Your answer must be a single number: the count of lines in the records below that include the string "site".

### EXERCISE DATA

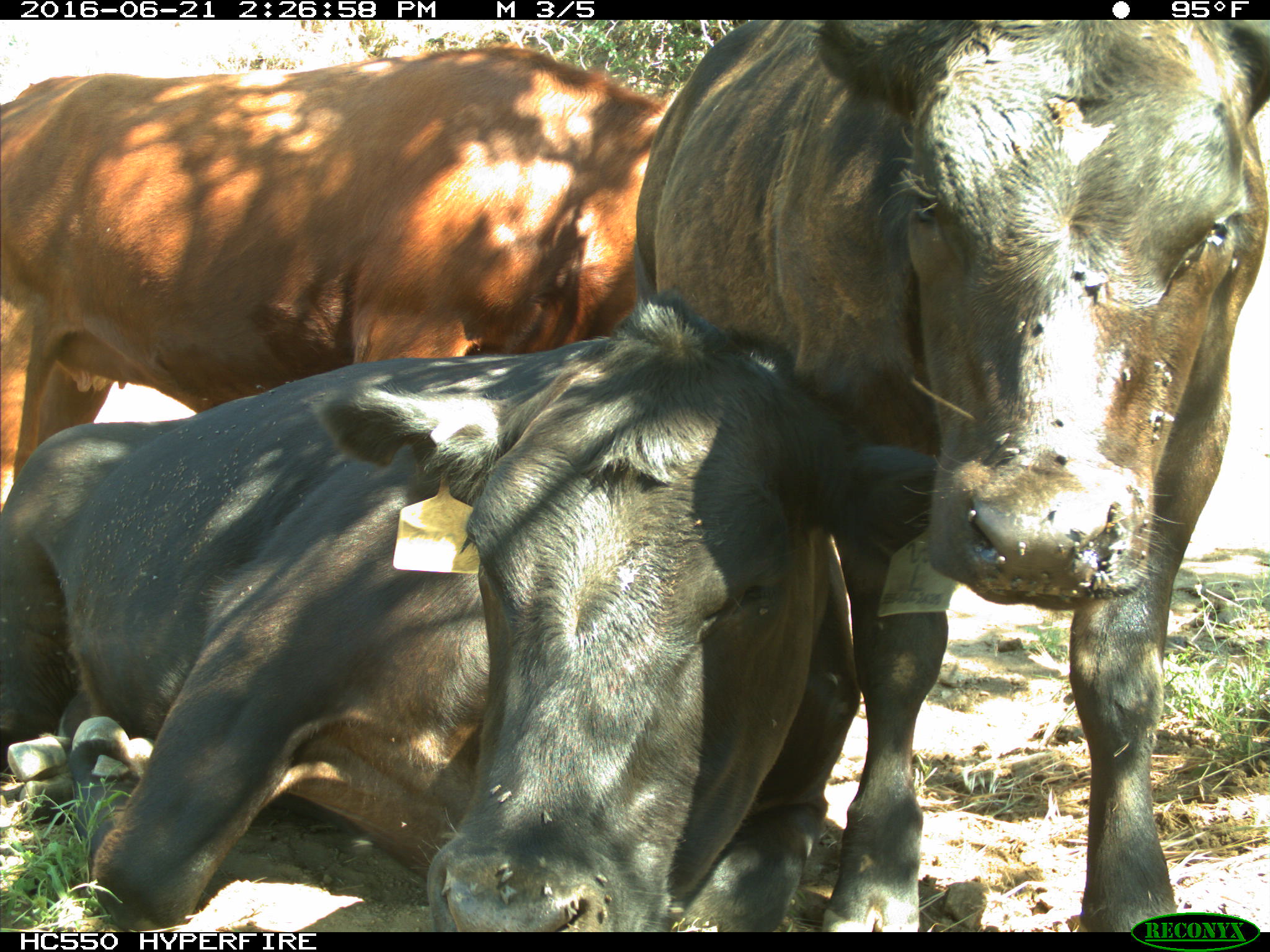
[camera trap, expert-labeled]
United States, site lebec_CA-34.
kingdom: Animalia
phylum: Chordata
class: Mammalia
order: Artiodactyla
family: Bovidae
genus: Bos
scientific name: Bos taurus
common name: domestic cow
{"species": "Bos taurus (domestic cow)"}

######
### EXERCISE DATA

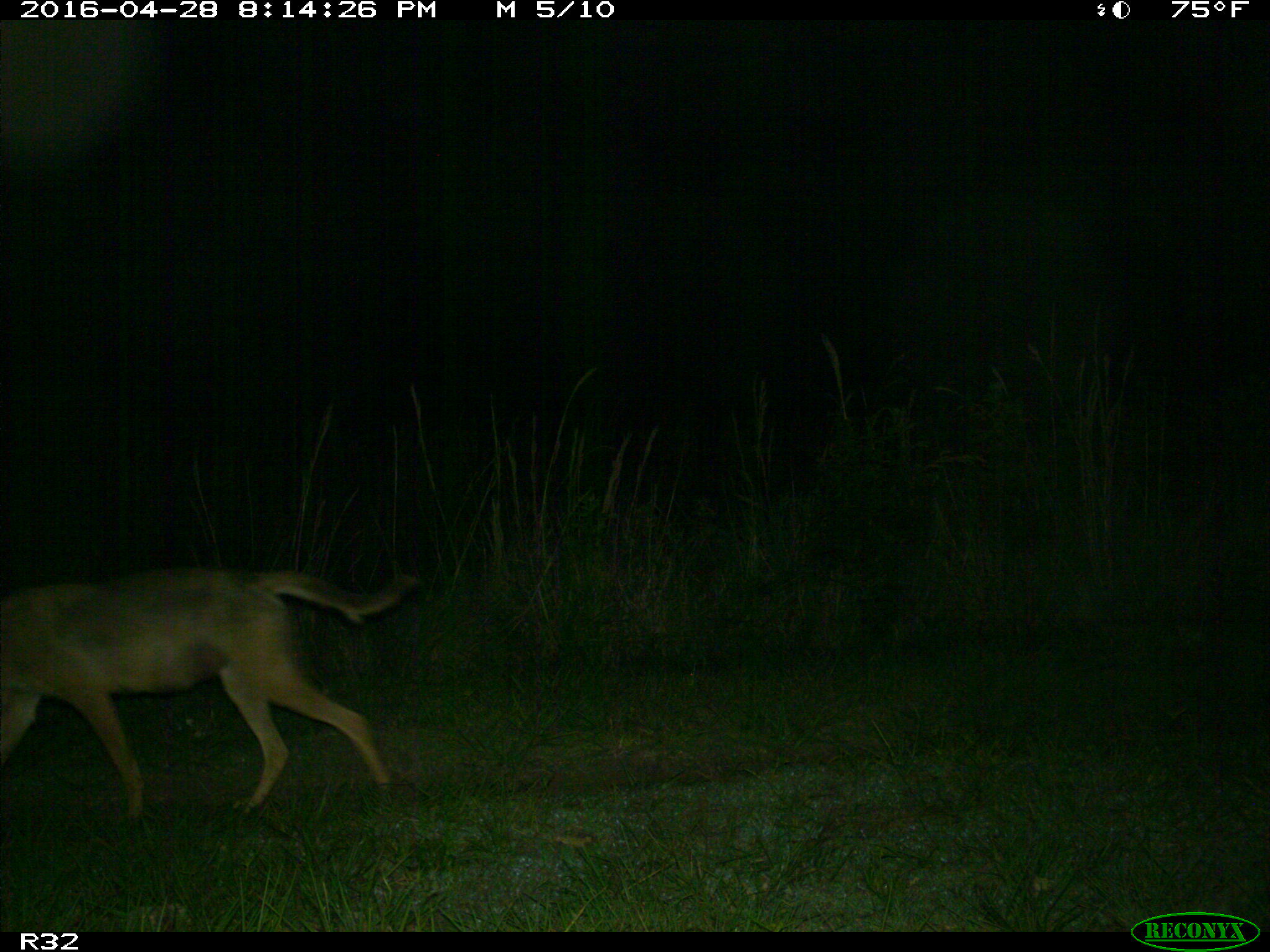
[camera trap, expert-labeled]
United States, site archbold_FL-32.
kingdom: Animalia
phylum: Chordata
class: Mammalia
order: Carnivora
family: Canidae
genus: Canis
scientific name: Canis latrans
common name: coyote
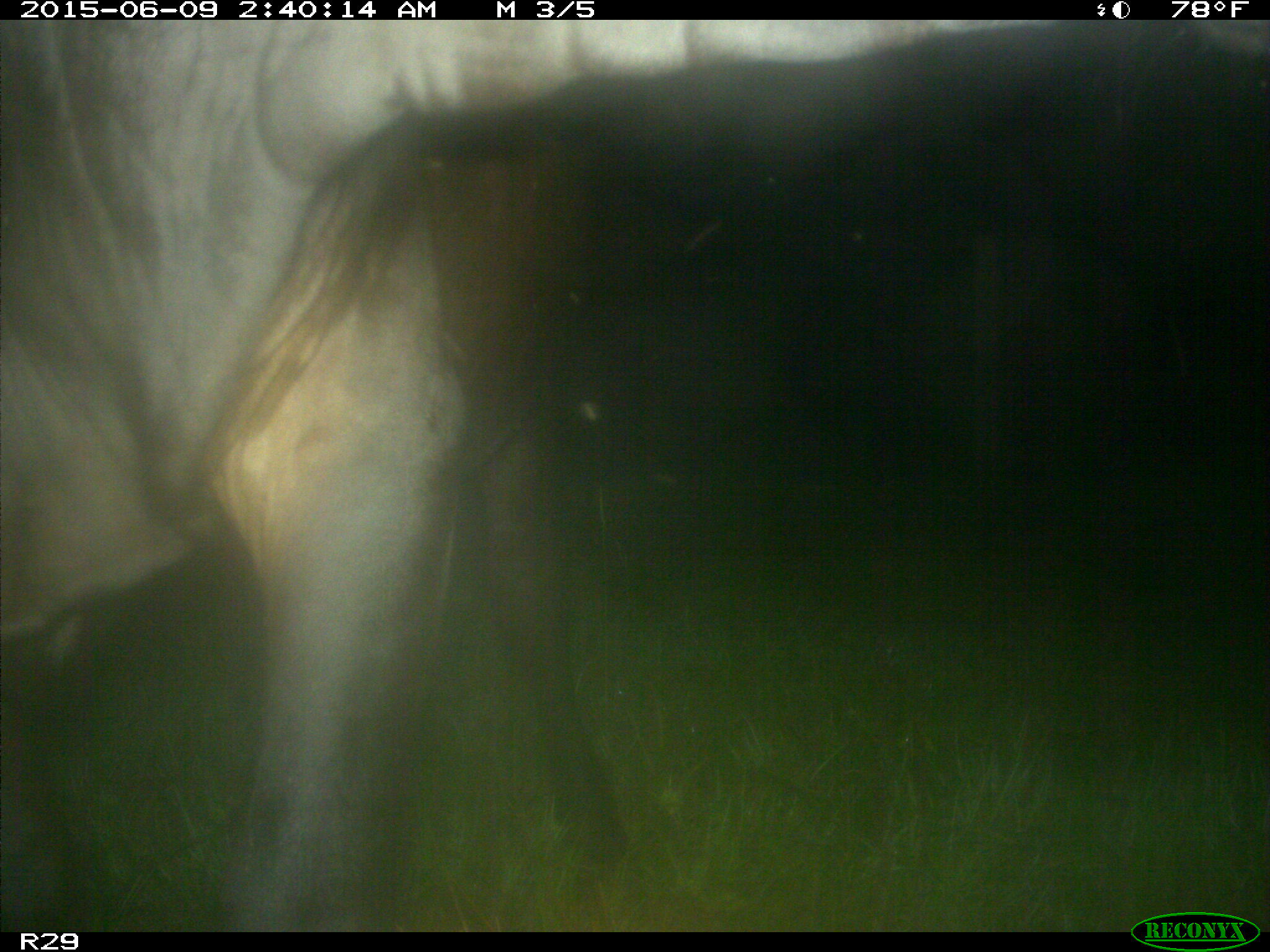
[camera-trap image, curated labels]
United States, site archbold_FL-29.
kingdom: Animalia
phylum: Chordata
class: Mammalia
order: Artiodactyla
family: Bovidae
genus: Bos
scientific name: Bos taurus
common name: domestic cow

######
### EXERCISE DATA

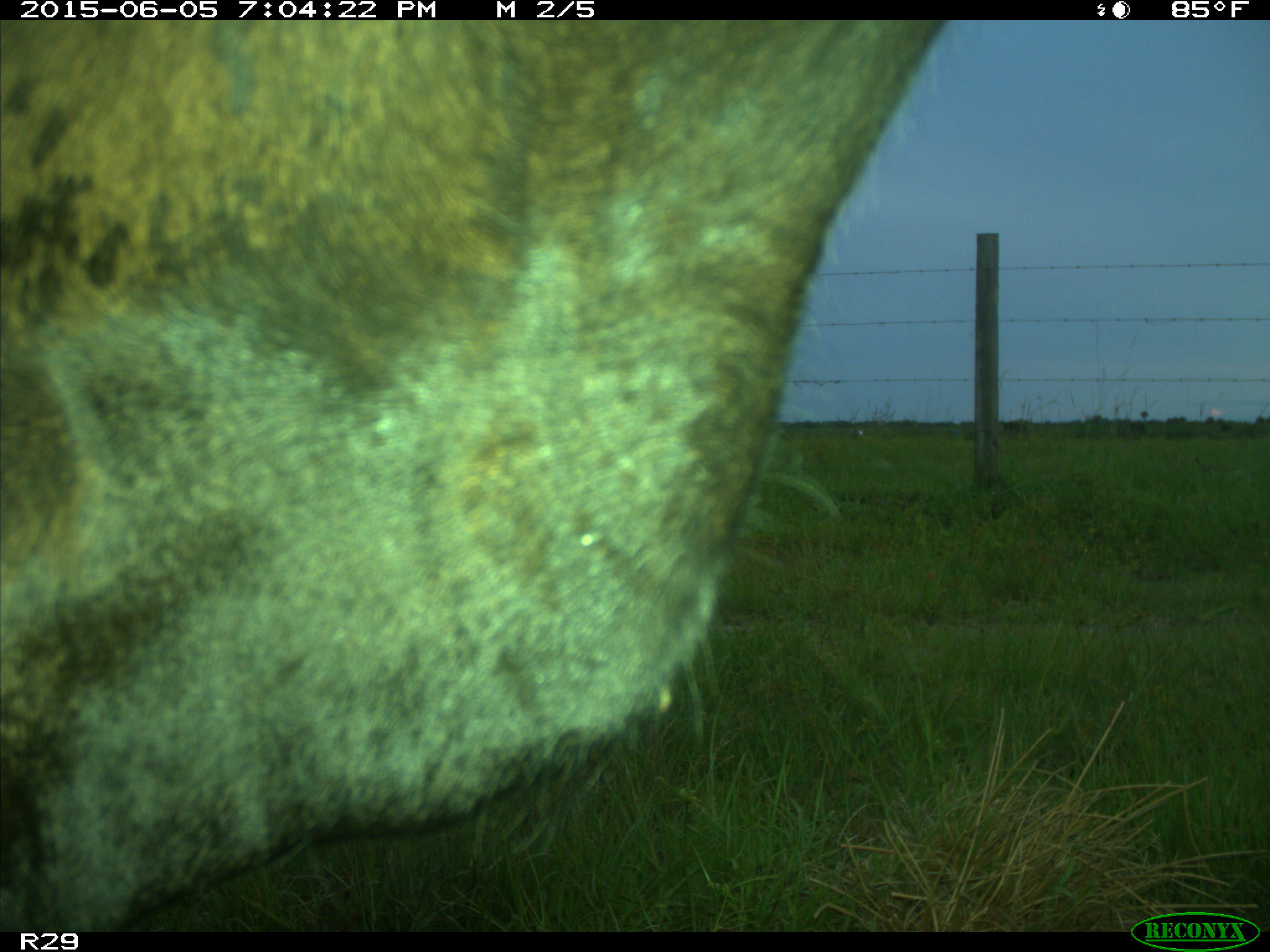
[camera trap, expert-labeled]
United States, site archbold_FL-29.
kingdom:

######

- _EXPECTED ANSWER_: 4